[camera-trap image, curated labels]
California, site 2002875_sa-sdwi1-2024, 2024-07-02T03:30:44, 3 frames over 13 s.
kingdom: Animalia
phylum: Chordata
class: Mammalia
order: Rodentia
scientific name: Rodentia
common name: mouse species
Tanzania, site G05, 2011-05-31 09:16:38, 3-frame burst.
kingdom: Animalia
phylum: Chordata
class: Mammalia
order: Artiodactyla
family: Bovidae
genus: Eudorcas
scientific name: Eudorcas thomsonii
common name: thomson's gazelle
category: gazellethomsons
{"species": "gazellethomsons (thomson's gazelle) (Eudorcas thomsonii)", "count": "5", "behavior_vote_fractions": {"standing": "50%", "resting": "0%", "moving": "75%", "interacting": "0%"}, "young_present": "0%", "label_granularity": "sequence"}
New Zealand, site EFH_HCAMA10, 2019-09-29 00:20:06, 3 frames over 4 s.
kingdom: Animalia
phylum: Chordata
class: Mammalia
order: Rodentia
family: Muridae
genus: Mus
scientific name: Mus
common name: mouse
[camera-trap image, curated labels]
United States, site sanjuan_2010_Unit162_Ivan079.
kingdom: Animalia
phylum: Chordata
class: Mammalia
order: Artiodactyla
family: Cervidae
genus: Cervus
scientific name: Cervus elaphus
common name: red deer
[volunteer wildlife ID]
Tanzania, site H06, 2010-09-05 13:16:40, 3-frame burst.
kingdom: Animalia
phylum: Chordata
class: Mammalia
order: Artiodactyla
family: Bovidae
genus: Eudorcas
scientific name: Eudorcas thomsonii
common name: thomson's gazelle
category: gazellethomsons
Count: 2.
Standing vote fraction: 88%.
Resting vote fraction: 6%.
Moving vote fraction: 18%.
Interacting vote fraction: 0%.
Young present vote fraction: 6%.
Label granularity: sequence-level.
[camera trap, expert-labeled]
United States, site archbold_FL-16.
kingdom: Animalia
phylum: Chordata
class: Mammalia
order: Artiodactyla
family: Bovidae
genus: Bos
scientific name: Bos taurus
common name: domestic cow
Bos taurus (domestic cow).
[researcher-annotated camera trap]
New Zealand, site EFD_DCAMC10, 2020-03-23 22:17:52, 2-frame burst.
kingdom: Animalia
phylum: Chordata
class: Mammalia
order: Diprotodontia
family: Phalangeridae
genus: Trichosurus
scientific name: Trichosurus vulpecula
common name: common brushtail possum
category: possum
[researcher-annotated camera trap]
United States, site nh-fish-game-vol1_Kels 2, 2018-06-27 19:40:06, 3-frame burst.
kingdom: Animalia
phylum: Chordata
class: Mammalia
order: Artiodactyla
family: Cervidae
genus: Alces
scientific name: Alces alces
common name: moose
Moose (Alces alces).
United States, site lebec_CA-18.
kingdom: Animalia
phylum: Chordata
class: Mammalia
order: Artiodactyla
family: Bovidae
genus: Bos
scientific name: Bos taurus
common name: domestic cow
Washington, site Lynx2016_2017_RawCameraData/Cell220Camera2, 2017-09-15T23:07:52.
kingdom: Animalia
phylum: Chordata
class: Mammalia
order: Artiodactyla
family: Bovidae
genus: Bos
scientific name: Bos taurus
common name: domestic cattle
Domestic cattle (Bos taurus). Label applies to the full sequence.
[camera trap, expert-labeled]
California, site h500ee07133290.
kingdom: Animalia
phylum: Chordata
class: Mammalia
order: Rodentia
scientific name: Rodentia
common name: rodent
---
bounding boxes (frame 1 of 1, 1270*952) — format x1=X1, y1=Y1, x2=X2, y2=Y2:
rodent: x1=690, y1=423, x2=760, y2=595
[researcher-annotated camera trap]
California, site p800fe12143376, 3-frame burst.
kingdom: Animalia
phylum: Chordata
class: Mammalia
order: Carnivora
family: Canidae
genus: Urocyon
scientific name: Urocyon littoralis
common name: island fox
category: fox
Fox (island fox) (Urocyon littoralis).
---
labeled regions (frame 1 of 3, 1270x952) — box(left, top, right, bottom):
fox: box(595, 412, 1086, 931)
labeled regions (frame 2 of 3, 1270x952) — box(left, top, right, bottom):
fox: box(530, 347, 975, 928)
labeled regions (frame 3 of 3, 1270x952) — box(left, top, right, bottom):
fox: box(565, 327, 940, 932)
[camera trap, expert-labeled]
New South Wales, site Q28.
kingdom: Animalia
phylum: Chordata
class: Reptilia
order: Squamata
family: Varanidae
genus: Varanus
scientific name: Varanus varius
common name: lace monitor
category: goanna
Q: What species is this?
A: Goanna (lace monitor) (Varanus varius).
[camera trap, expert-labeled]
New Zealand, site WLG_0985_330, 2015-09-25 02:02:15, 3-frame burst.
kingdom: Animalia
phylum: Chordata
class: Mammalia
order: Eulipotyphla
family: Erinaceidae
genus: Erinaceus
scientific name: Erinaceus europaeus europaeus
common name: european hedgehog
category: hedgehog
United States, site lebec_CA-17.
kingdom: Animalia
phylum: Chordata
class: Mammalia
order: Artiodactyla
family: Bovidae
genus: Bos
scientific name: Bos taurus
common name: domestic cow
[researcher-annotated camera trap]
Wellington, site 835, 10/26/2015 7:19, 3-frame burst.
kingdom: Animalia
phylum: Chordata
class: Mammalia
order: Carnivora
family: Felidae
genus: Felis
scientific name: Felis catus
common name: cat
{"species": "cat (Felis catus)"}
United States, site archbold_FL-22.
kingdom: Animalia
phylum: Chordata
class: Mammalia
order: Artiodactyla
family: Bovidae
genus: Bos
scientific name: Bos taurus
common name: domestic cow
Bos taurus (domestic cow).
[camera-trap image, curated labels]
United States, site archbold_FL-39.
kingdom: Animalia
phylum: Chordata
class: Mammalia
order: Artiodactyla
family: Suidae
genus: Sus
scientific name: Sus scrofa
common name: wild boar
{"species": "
- - -
TRY IT: Retype all the material above precisely, with no line left out.

RESULT:
[camera-trap image, curated labels]
California, site 2002875_sa-sdwi1-2024, 2024-07-02T03:30:44, 3 frames over 13 s.
kingdom: Animalia
phylum: Chordata
class: Mammalia
order: Rodentia
scientific name: Rodentia
common name: mouse species
Tanzania, site G05, 2011-05-31 09:16:38, 3-frame burst.
kingdom: Animalia
phylum: Chordata
class: Mammalia
order: Artiodactyla
family: Bovidae
genus: Eudorcas
scientific name: Eudorcas thomsonii
common name: thomson's gazelle
category: gazellethomsons
{"species": "gazellethomsons (thomson's gazelle) (Eudorcas thomsonii)", "count": "5", "behavior_vote_fractions": {"standing": "50%", "resting": "0%", "moving": "75%", "interacting": "0%"}, "young_present": "0%", "label_granularity": "sequence"}
New Zealand, site EFH_HCAMA10, 2019-09-29 00:20:06, 3 frames over 4 s.
kingdom: Animalia
phylum: Chordata
class: Mammalia
order: Rodentia
family: Muridae
genus: Mus
scientific name: Mus
common name: mouse
[camera-trap image, curated labels]
United States, site sanjuan_2010_Unit162_Ivan079.
kingdom: Animalia
phylum: Chordata
class: Mammalia
order: Artiodactyla
family: Cervidae
genus: Cervus
scientific name: Cervus elaphus
common name: red deer
[volunteer wildlife ID]
Tanzania, site H06, 2010-09-05 13:16:40, 3-frame burst.
kingdom: Animalia
phylum: Chordata
class: Mammalia
order: Artiodactyla
family: Bovidae
genus: Eudorcas
scientific name: Eudorcas thomsonii
common name: thomson's gazelle
category: gazellethomsons
Count: 2.
Standing vote fraction: 88%.
Resting vote fraction: 6%.
Moving vote fraction: 18%.
Interacting vote fraction: 0%.
Young present vote fraction: 6%.
Label granularity: sequence-level.
[camera trap, expert-labeled]
United States, site archbold_FL-16.
kingdom: Animalia
phylum: Chordata
class: Mammalia
order: Artiodactyla
family: Bovidae
genus: Bos
scientific name: Bos taurus
common name: domestic cow
Bos taurus (domestic cow).
[researcher-annotated camera trap]
New Zealand, site EFD_DCAMC10, 2020-03-23 22:17:52, 2-frame burst.
kingdom: Animalia
phylum: Chordata
class: Mammalia
order: Diprotodontia
family: Phalangeridae
genus: Trichosurus
scientific name: Trichosurus vulpecula
common name: common brushtail possum
category: possum
[researcher-annotated camera trap]
United States, site nh-fish-game-vol1_Kels 2, 2018-06-27 19:40:06, 3-frame burst.
kingdom: Animalia
phylum: Chordata
class: Mammalia
order: Artiodactyla
family: Cervidae
genus: Alces
scientific name: Alces alces
common name: moose
Moose (Alces alces).
United States, site lebec_CA-18.
kingdom: Animalia
phylum: Chordata
class: Mammalia
order: Artiodactyla
family: Bovidae
genus: Bos
scientific name: Bos taurus
common name: domestic cow
Washington, site Lynx2016_2017_RawCameraData/Cell220Camera2, 2017-09-15T23:07:52.
kingdom: Animalia
phylum: Chordata
class: Mammalia
order: Artiodactyla
family: Bovidae
genus: Bos
scientific name: Bos taurus
common name: domestic cattle
Domestic cattle (Bos taurus). Label applies to the full sequence.
[camera trap, expert-labeled]
California, site h500ee07133290.
kingdom: Animalia
phylum: Chordata
class: Mammalia
order: Rodentia
scientific name: Rodentia
common name: rodent
---
bounding boxes (frame 1 of 1, 1270*952) — format x1=X1, y1=Y1, x2=X2, y2=Y2:
rodent: x1=690, y1=423, x2=760, y2=595
[researcher-annotated camera trap]
California, site p800fe12143376, 3-frame burst.
kingdom: Animalia
phylum: Chordata
class: Mammalia
order: Carnivora
family: Canidae
genus: Urocyon
scientific name: Urocyon littoralis
common name: island fox
category: fox
Fox (island fox) (Urocyon littoralis).
---
labeled regions (frame 1 of 3, 1270x952) — box(left, top, right, bottom):
fox: box(595, 412, 1086, 931)
labeled regions (frame 2 of 3, 1270x952) — box(left, top, right, bottom):
fox: box(530, 347, 975, 928)
labeled regions (frame 3 of 3, 1270x952) — box(left, top, right, bottom):
fox: box(565, 327, 940, 932)
[camera trap, expert-labeled]
New South Wales, site Q28.
kingdom: Animalia
phylum: Chordata
class: Reptilia
order: Squamata
family: Varanidae
genus: Varanus
scientific name: Varanus varius
common name: lace monitor
category: goanna
Q: What species is this?
A: Goanna (lace monitor) (Varanus varius).
[camera trap, expert-labeled]
New Zealand, site WLG_0985_330, 2015-09-25 02:02:15, 3-frame burst.
kingdom: Animalia
phylum: Chordata
class: Mammalia
order: Eulipotyphla
family: Erinaceidae
genus: Erinaceus
scientific name: Erinaceus europaeus europaeus
common name: european hedgehog
category: hedgehog
United States, site lebec_CA-17.
kingdom: Animalia
phylum: Chordata
class: Mammalia
order: Artiodactyla
family: Bovidae
genus: Bos
scientific name: Bos taurus
common name: domestic cow
[researcher-annotated camera trap]
Wellington, site 835, 10/26/2015 7:19, 3-frame burst.
kingdom: Animalia
phylum: Chordata
class: Mammalia
order: Carnivora
family: Felidae
genus: Felis
scientific name: Felis catus
common name: cat
{"species": "cat (Felis catus)"}
United States, site archbold_FL-22.
kingdom: Animalia
phylum: Chordata
class: Mammalia
order: Artiodactyla
family: Bovidae
genus: Bos
scientific name: Bos taurus
common name: domestic cow
Bos taurus (domestic cow).
[camera-trap image, curated labels]
United States, site archbold_FL-39.
kingdom: Animalia
phylum: Chordata
class: Mammalia
order: Artiodactyla
family: Suidae
genus: Sus
scientific name: Sus scrofa
common name: wild boar
{"species": "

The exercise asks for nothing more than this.